You may or may not know this, but Sims 3 (and a host of expansion packs) is available for download online for $25–a small price to pay to relive the glory days of your youth. The nostalgia alone from the fact that the game takes two hours to load, once opened, is enough to reduce me to tears every time. Nothing makes a late-90s, early-2000s kid happier than drowning their virtual likeness in their massive pool, and trying to make the Grim Reaper take their unwanted love child instead. But playing The Sims does have its downsides. No matter how similar you make you and your Sim, you will never be able to type “rosebud;:;:” in the upper-left-hand corner of your life and get millions of dollars to buy thousands of genie lamps. Here are the top 5 reasons your Sim’s life is better than yours:
Ever wished that instead of a waitress making minimum wage and living for tips, you could be a world famous chef worth millions? According to The Sims, all you have to do is read a cookbook, and wait for your boss to call with your next promotion. Wish that instead of a test subject for other people’s experiments, you could be a top scientist working on curing the latest global epidemic? Easy, play chess with your neighbors one afternoon! You’ll be amazed at how the logic acquired from your game translates directly to your job saving lives with science.
Think $250 a day is too much to pay for a maid? So does your Sim. Luckily, they have an adoption process that requires no paperwork or vetting whatsoever. There are no child education requirements in The Sims world and DCFS basically only shows up if you starve the kid. So why not use your child as your personal housekeeper? No reason. Children can take out the trash, clean up the leftovers from when your Sim “served breakfast,” and even recycle the newspapers that have accumulated on your lawn because the paper boy just can’t take a hint.
3. Car Service
Remember the waitress and test subject from before? Well, in real life, they have to drive in traffic, or take the bus/subway to work. In The Sims, a nice car shows up every morning to drive them to work free of charge–no matter what they do for a living. Actually, cars take your Sims everywhere. Got the celebrity expansion pack? Car service will take you to the magical adjacent neighborhood where everyone is a famous and/or aspiring, singer, actress or model. The vacation expansion? A nice black limo will show up to take you to your snow lodge or tropical getaway. Forget healthcare, I hope whoever runs in 2016 does so on the platform of universal car service.
4. The Clothing
Above all else, your Sims have a better life than you because they live in a world where it is entirely acceptable to wear the same outfit every day of your life. It’s okay that you only want to wear jeans and your cool Smashmouth T-Shirt every day. The lady across the street is wearing a sundress and string of pearls that she never takes off. Her husband only wears his speedo. But, guess what? No one cares. And if, worst comes to absolute worst, and you do have to change clothes for, say, your job. The painstaking process of removing your clothing and finding another outfit and putting that outfit on is entirely irrelevant! All you have to do is spin around and Voila! 5 seconds later you are wearing your lab coat and your old ensemble has miraculously put itself back in your dresser.

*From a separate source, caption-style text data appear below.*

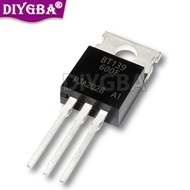 10PCS 100% New BT136-600E BT137-600E BT138-600E BT139-600E BT136-800E BT137-800E BT138-800E BT139-80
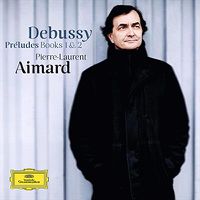 Cover image for Debussy Preludes Books 1 2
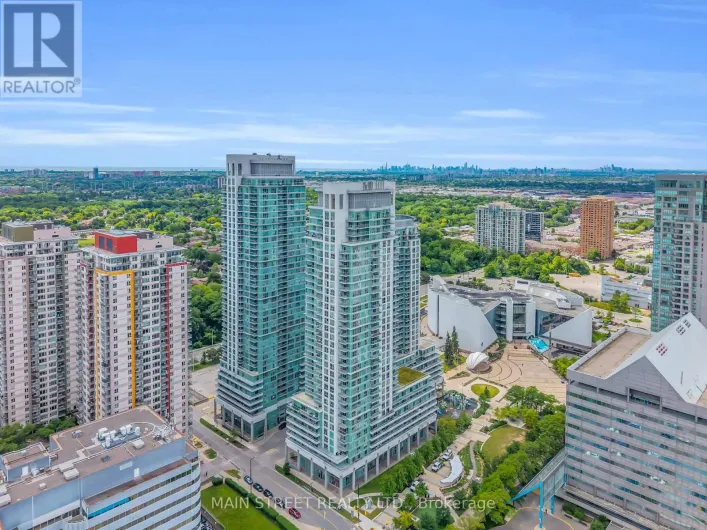 3303 - 70 TOWN CENTRE COURT, Toronto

5. All of The Other Societal Norms
I once had a Sim wet herself in the middle of a marriage proposal and the proposal still happened. I’ve never proposed to anyone, but I think if I did and they wet themselves mid-way through, it might give me pause. I once had a Sim refuse to put down his potato chips as a DCFS lady wandered through the kitchen to take his neglected child. Because, priorities. Tickling someone as a flirting technique is encouraged and showering only becomes a necessity every few days. Think of all the free time you would have if you never changed clothes or showered or worked on anything? Lots more time to paint on your easel, that’s for sure.